When it comes to lending, New York has a 16% usury cap on loans. Despite the fact that two people might agree they are both better off if one lends to the other at a rate over 16%, the government of New York has decided it knows best.
New York’s nanny-state preferences aside, the law is clear that the state’s jurisdiction stops at its borders. The State of New York cannot extend its sovereignty over Native American reservations that are not even within the borders of New York, regardless of what Lawsky might think, and the recent court ruling is not likely to hold in the long run.
There were two basic questions at the heart of the dispute that the U.S. District Court had to weigh in its ruling. First, does tribal sovereign immunity apply to commercial activities, such as lending, or is it limited to purely governmental functions? Second, does tribal immunity cover activity where some part of that activity, such as one side of a transaction, exists outside the boundaries of the reservation?
Both questions already have answers.
The commercial activity question was clearly decided by the U.S. Supreme Court in 1991’s Oklahoma Tax Commission v. Citizen Band Potawatomi Indian Tribe of Oklahoma decision, leaving no doubt that tribal commercial activity enjoys sovereign immunity. This is also consistent with the common practice of nontribal U.S. government activities. Many activities of New York State or the federal government are commercial in nature. Those activities enjoy sovereign immunity. The same principle holds for tribal governments. Tribes are not “second class” governments.
The second issue has also been settled by the Supreme Court in 1998’s Kiowa Tribe of Oklahoma v. Manufacturing Technologies decision, which ruled that even when tribes entered into activities executed off-reservation, they still enjoyed sovereign immunity. The Kiowa holding more than covers the current New York payday issue. The loans, which Lawsky wants to ban, were officially entered into on tribal land. Borrowers agreed to be bound by tribal law. The payday loans which Lawsky wants to prohibit were executed on tribal lands in Oklahoma and Michigan, not in the State of New York.
There was no coercion or deception. These were voluntary agreements reached between borrower and lender where both agreed to be covered by sovereign tribal law. Whatever Lawsky’s feelings are about the rest of us being able to make decisions for ourselves, in this case, the choice is not his to make.
The evidence is also clear that these transactions benefit the borrowers. Outright payday banshave been associated with increases in bankruptcy, as families are unable to borrow to cover short-term emergencies. Bans also force borrowers into informal transactions, where the terms are considerably more onerous than any witnessed in the payday industry. At 16%, New York’s prohibition essentially renders any payday products unprofitable.
The evidence, such as that produced by the Federal Reserve Bank of New York, also suggests that increased competition drives down the cost of consumer borrowing, whereas regulation generally increases that cost. The tribal lenders are providing something that is desperately lacking in New York’s financial markets: competition. Instead of attacking that competition, Lawsky should be welcoming it.
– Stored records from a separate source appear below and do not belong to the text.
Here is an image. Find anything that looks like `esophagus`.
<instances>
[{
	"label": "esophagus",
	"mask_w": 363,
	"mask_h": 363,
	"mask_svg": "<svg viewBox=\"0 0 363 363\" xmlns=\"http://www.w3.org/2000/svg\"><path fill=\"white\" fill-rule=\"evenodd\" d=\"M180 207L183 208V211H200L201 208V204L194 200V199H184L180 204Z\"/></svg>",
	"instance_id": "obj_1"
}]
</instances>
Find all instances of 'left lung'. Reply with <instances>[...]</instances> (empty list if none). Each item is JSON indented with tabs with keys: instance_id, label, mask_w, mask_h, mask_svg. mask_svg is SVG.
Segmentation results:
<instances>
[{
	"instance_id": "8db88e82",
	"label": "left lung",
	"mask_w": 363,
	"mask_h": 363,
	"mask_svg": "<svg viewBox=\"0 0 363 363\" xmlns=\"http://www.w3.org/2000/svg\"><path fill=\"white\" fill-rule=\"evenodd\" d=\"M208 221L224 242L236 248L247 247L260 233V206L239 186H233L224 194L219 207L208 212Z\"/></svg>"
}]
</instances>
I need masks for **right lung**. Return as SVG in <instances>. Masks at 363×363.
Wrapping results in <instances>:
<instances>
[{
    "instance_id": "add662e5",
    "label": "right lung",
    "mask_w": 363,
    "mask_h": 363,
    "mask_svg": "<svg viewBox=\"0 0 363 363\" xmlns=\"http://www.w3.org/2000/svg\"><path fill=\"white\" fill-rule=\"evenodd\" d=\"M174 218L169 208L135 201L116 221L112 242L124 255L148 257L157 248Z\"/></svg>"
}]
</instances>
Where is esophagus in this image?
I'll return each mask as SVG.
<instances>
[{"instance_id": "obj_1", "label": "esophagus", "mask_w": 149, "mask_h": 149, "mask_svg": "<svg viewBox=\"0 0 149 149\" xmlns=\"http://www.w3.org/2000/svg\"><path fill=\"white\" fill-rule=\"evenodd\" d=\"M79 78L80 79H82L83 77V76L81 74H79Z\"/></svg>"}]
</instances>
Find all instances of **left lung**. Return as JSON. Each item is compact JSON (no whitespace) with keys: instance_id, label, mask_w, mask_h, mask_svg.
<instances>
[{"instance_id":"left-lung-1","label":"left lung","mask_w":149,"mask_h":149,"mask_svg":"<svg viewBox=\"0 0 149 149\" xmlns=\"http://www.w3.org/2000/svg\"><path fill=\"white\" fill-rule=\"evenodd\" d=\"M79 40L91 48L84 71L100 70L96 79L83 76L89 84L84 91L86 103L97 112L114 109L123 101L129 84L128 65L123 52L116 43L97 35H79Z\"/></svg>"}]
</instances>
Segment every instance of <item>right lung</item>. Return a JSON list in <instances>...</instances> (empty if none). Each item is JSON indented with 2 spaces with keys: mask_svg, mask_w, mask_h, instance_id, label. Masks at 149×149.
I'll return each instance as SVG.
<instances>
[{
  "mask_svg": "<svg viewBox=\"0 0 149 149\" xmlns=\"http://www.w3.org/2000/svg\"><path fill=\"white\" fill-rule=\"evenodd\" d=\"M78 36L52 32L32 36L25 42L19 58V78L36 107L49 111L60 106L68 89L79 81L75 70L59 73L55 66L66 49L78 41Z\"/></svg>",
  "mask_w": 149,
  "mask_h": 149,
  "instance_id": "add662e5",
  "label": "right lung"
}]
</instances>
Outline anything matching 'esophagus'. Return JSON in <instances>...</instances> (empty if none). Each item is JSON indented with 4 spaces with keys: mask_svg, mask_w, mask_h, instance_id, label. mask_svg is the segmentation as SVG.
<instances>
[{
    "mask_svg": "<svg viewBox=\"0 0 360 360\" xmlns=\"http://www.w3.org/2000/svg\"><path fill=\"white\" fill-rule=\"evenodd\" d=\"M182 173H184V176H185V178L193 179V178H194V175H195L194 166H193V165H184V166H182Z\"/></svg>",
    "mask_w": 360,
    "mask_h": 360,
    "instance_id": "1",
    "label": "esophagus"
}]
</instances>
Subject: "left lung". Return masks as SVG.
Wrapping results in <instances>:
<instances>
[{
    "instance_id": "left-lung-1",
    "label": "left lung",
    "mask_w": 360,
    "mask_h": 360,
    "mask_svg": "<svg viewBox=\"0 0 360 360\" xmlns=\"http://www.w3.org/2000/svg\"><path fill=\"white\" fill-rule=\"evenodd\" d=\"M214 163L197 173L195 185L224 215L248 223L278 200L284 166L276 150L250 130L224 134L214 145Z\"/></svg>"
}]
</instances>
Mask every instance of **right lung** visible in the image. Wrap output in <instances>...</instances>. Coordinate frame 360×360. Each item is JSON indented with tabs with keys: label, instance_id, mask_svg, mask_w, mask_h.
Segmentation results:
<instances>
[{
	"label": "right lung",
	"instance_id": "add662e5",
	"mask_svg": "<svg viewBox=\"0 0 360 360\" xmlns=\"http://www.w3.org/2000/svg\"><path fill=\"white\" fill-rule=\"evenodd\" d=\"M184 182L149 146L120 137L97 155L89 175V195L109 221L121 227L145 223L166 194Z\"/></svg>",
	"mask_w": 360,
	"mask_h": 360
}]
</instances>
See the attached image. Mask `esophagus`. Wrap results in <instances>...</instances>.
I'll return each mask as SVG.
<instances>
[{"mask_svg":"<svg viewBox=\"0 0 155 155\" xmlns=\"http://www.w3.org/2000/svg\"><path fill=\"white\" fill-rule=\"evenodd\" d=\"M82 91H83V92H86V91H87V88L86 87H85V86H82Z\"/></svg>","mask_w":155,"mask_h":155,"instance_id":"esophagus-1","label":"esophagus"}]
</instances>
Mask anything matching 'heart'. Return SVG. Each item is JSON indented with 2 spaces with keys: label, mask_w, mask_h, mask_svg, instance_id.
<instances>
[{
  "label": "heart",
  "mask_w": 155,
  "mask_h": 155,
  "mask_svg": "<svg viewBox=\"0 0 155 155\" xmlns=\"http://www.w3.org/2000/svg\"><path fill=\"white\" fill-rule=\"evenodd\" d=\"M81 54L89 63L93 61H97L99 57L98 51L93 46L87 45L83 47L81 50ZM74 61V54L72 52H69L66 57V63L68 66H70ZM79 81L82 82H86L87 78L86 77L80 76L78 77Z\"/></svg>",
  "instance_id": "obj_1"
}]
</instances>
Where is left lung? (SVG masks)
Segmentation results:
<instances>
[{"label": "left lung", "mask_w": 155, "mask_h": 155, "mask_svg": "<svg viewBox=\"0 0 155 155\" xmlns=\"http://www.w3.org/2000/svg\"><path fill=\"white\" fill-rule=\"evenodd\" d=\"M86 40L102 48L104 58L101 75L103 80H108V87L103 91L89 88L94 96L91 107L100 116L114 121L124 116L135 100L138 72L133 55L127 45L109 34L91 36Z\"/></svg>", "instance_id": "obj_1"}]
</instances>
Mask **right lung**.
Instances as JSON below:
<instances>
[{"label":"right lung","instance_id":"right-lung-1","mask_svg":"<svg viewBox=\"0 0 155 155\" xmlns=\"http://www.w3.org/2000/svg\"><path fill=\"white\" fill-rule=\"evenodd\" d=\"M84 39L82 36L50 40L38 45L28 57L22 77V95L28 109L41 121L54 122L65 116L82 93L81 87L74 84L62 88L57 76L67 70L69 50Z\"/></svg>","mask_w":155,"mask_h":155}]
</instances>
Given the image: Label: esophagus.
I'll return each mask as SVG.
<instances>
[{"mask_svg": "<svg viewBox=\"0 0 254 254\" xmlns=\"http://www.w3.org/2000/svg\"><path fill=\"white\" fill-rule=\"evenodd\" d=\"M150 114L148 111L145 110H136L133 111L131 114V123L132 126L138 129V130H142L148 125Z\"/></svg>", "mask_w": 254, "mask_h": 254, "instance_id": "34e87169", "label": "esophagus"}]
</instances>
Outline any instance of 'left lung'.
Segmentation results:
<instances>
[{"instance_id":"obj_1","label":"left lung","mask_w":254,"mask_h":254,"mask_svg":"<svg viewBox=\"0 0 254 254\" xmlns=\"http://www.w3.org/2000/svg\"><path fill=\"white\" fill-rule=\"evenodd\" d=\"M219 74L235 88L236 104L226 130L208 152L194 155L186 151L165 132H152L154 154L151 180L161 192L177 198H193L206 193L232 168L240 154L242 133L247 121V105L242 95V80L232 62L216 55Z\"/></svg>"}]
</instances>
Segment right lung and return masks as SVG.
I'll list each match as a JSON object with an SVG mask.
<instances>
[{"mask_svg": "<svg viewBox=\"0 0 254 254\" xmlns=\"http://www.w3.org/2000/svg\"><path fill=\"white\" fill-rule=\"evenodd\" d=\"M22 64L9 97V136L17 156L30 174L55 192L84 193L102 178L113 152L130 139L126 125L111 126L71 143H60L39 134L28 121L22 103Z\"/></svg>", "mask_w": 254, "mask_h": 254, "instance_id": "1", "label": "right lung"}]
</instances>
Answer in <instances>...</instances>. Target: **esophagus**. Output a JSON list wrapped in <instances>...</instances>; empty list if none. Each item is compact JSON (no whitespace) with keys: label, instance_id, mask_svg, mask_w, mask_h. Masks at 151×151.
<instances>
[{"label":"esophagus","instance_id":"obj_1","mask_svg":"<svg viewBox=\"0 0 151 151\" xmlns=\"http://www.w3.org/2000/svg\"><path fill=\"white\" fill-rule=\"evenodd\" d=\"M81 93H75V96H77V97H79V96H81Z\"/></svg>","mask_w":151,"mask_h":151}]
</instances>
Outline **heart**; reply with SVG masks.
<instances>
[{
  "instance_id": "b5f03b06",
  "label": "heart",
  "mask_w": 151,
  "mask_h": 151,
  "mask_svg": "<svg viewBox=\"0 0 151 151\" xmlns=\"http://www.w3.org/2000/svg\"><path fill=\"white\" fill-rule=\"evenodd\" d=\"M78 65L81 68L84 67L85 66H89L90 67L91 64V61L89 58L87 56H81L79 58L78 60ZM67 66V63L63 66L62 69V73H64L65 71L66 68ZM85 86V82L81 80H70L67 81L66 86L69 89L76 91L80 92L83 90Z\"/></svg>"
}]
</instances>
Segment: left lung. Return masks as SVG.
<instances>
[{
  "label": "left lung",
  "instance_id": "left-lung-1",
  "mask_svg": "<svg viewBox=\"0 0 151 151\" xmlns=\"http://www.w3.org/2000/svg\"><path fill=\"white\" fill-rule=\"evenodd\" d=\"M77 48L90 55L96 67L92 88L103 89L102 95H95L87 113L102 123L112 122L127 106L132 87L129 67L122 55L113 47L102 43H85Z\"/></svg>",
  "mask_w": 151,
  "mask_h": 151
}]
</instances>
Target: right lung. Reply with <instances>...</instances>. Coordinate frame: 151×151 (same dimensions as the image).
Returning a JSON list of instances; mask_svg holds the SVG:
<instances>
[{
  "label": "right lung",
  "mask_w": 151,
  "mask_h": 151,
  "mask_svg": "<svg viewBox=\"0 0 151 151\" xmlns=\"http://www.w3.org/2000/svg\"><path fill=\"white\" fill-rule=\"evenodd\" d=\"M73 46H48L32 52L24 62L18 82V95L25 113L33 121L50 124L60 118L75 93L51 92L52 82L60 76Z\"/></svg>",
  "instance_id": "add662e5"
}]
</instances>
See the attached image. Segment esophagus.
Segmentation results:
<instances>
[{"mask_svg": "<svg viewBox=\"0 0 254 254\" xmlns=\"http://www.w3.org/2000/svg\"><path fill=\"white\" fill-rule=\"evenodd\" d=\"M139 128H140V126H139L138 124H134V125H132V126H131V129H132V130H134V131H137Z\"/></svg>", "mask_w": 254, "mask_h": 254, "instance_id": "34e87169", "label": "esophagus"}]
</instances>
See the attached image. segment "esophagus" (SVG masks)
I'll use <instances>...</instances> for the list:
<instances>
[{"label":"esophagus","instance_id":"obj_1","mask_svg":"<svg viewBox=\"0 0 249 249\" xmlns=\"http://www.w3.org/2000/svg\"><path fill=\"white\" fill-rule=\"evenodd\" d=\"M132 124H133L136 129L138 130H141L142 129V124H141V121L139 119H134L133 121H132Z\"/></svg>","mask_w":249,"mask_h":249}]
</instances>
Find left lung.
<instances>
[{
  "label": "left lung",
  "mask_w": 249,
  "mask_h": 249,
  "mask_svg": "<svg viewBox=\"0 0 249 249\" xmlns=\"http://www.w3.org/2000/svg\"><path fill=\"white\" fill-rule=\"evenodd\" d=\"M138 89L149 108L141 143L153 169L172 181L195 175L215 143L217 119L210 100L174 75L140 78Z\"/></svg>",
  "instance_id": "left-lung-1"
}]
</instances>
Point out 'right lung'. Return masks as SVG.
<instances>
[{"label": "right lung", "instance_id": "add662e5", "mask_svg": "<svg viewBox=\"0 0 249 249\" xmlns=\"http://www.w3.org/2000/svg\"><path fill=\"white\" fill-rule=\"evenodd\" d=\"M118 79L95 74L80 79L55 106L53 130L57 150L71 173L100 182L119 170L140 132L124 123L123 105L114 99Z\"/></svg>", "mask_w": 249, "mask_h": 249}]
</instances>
The District Court’s decision is unlikely to be the last word. Issues of tribal sovereignty have regularly made it before the U.S. Supreme Court for the very reason that state governments have often been hostile to the sovereign rights of tribal governments. Debates as to the free financial choices of individuals are also unlikely to fade anytime soon.
We have regularly seen tribes attacked whenever they dared engage in commercial activity — such as selling cigarettes or operating casinos — that does not conform to the prudish tastes of upper-class America. Even if these activities did harm consumers — doubtful as they were freely entered into — the harm would appear quite minor compared to that which has been repeatedly imposed upon the U.S. Native American population.